Thursday 11 February 2016

A PERSONAL PERSPECTIVE - Taking a measure of days




Looking ahead to the start of my 80th year in a few months. I am enormously grateful just to do that. I am healthy for the most part, still active physically and mentally, as far as I know, and I am enjoying wonderful opportunities for work and play, days of re-creation.  My days begin and end with gratitude for the gift of time, places to go, things to do and those are more available than I would have thought about previously since I live as fully as possible in the present.
We are currently in Mexico for several winter months enjoying the tropical environment along the Pacific coast.  Some might say that we are retired but I think quite the opposite, opposite being a place where I often find myself compared to what others think.  On my morning walk yesterday I saw a couple who are bird watchers and we stopped to chat about what they’ve seen.  In two months, here at the edge of the ocean and jungle, they have seen 70 different species in two months.  Among our favorites is the black-throated magpie jay.  This couple from Texas have lived “on the road” for 15 years, energetic, active, hikers and birders. He carries binoculars and she carries a camera.  They are a team.
In the past three months I have worked on short-term educational projects in Barcelona and London, continued this blog, worked on a manuscript for a book called “Pearls From An Irritated Mind,” traveled in our thirty-two foot motor home and am trying to learn Spanish albeit at a snail’s pace.  We will accelerate that a bit when we move from here inland to San Miguel Allende in a couple of weeks.  Lifelong learning is just part of who we are.  My wife, Susan, was “in class” last night with her teacher in Bolivia, a class on “Advanced Memoir Writing.”  

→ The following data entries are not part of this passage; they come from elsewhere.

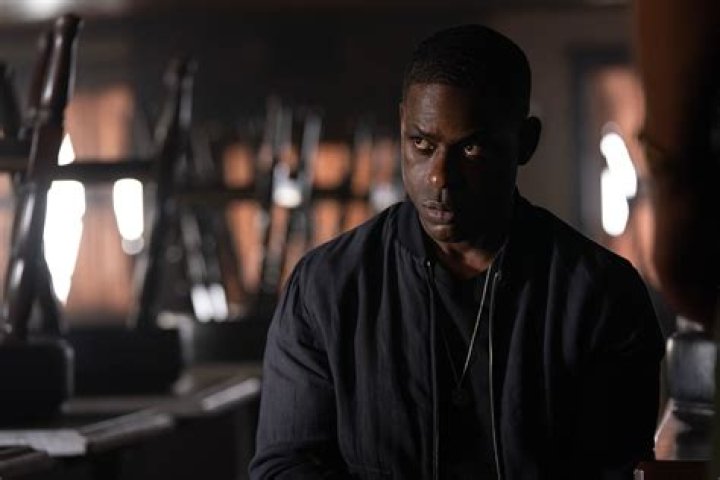 Sterling K. Brown & Blake Lively Makeout In ‘The Rhythm Section’ Clip – Hollywood Life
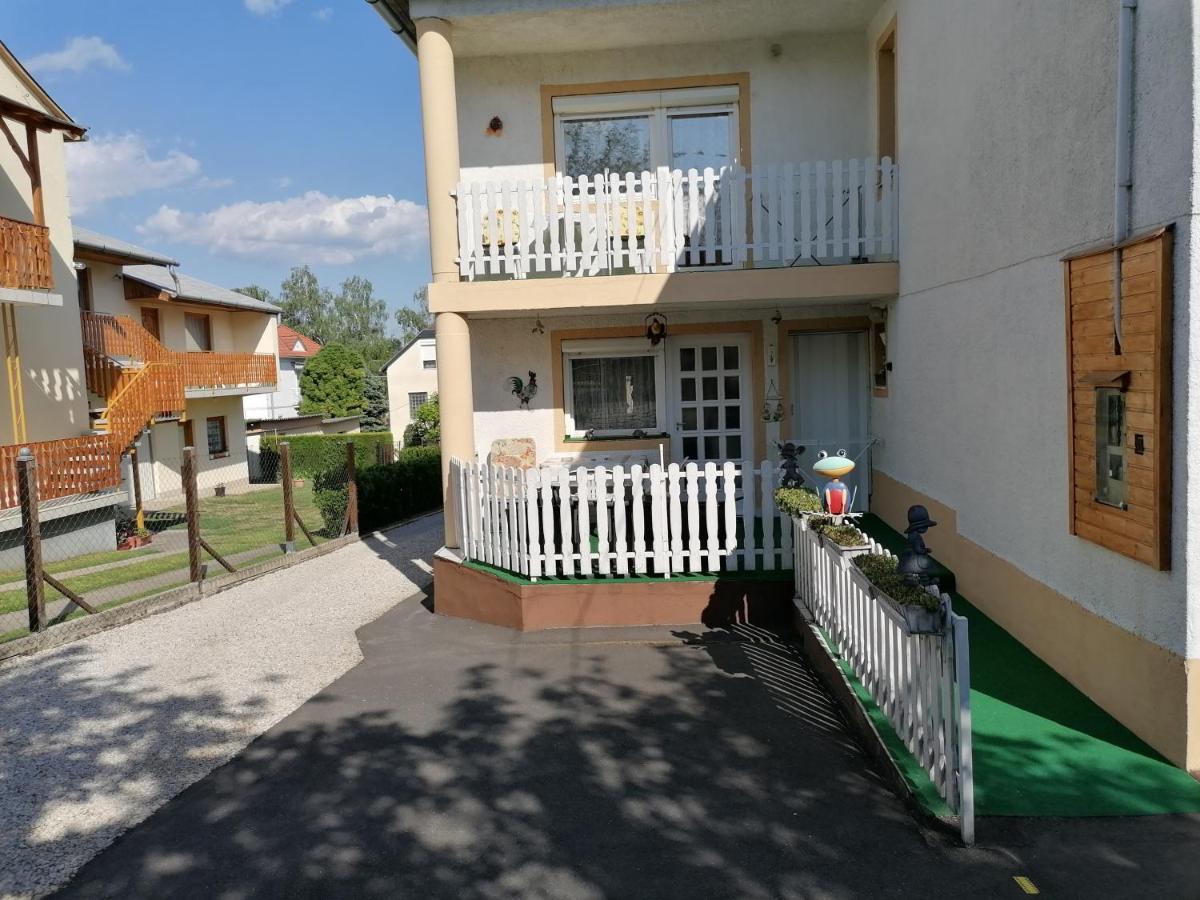 Ildiko Vendeghaz Heviz Appartement Buitenkant foto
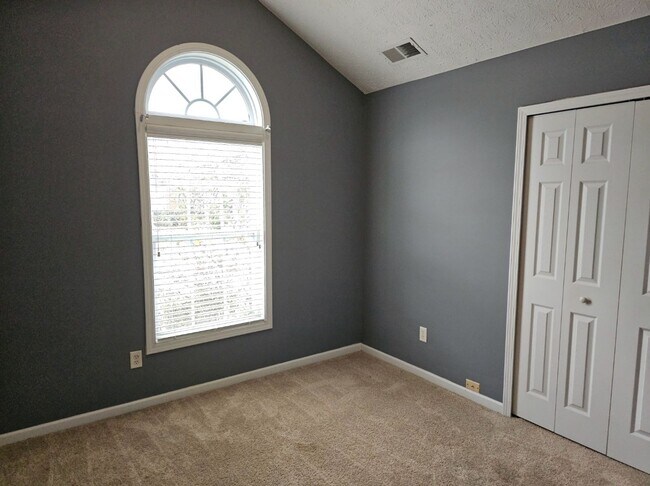 Building Photo - Well Kept Union City Home, 3BR, 2BA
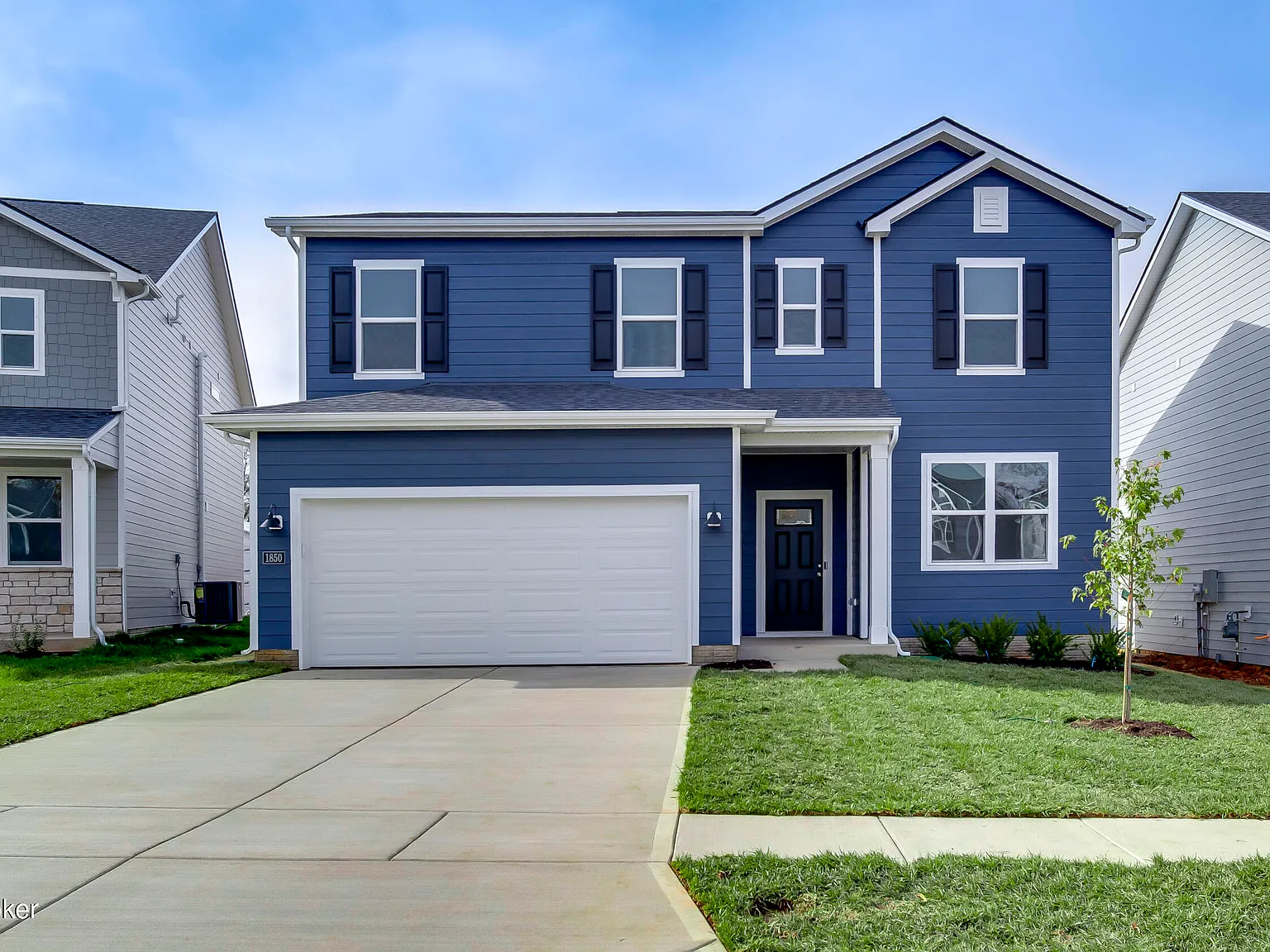 4 bed, 2.5 bath, 2300 sqft, $2,700 — Photo 3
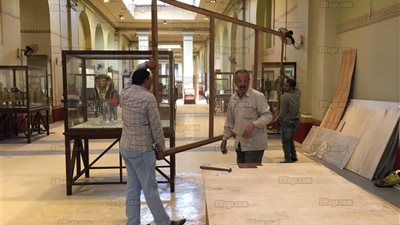 خاص.. أعمال تجهيزات المتحف المصري بالتحرير قبل الاحتفال الـ 116 بافتتاحه (صور)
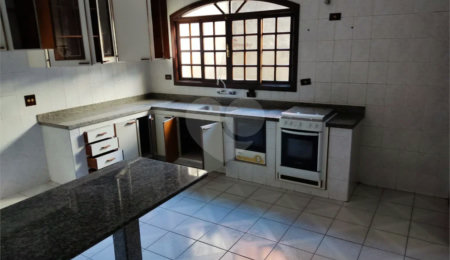 Casa à venda com 4 quartos, sendo 2 suítes,  no Centro, Piracicaba, SP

We look at this upcoming election with amusement and amazement, talk with each other about the candidates and the process, and debate with our friends about these people who say they want to be elected so they can make things better.  As the UK said to the U.S. recently, “What are you thinking?” I would like someone to explain why we spend (waste) so much time and money with this spectacle.
As a country we have had both time and opportunity to “make things better” and while there is evidence that we are better off now than we were ten or twenty years ago in some very specific areas, it's debatable for the larger picture.  Some other countries seem to have figured things out better than we have, at least from my perspective, on things like health care, education, the environment, and child care.  Many have not and are suffering greatly.  I am looking forward to Michael Moore’s new film, “Where Should We Invade Next.”
In my 75th year I wrote an abbreviated memoir called, Seven Decades: A Learning Memoir and the following year, I published Your Child, Your Choice: Finding the Right School for Your Child. My first book, co-authored with a colleague, and published by Longman in1988, was Understanding and Enjoying Adolescence. It is both out of print and out of date.  I thought of revising and updating it but the number of changes in 28 years would require more than a revision.  Some developmental issues have not changed all that much but the world has changed significantly and rapidly.
We read continuously and I just finished Oliver Sacks’ memoir On the Move: A Life, as well as his recent work, Gratitude.  Other books we have enjoyed lately, in case you’re looking for one to read, include Being Mortal: Medicine and What Matters in the End by Atul Gawande; Circling the Sun by Paula McClain; Plainsong by Kent Haruf; and I am in the middle of Adventures in Being Human: A Grand Tour from the Cranium to the Calcaneum, by Gavin Francis.  Our weekly addictions include "The Huffington Post" and "The New Yorker Magazine."
We are connected digitally to the outside world via more than enough technology to suit our needs and interests. That helps us stay in touch with the world as a whole, with professional colleagues, our extended families of seven children, thirteen grandchildren, brothers, sister, their children and in-laws, plus Susie’s mother who celebrated reaching102 in January.  It’s quite a tribe all added together and we look forward to seeing many of them in the near future.  There is no substitute for face-to-face presence.
Life is not only good, it is full.  Our days begin early, before sunrise, and end early, soon after sunset. “You need only claim the events of your life to make yourself yours. When you truly possess all you have been and done, which may take some time, you are fierce with reality.”   Florida Scott-Maxwell, The Measure of My Days.
Our hope for you, your families and ours. is a good measure of days, living joyfully, thankfully, engaged in those things that are challenging. rewarding, and satisfying. Every day presents choices and opportunities.  Try and make the most of what you will and if it fits, be fierce with reality.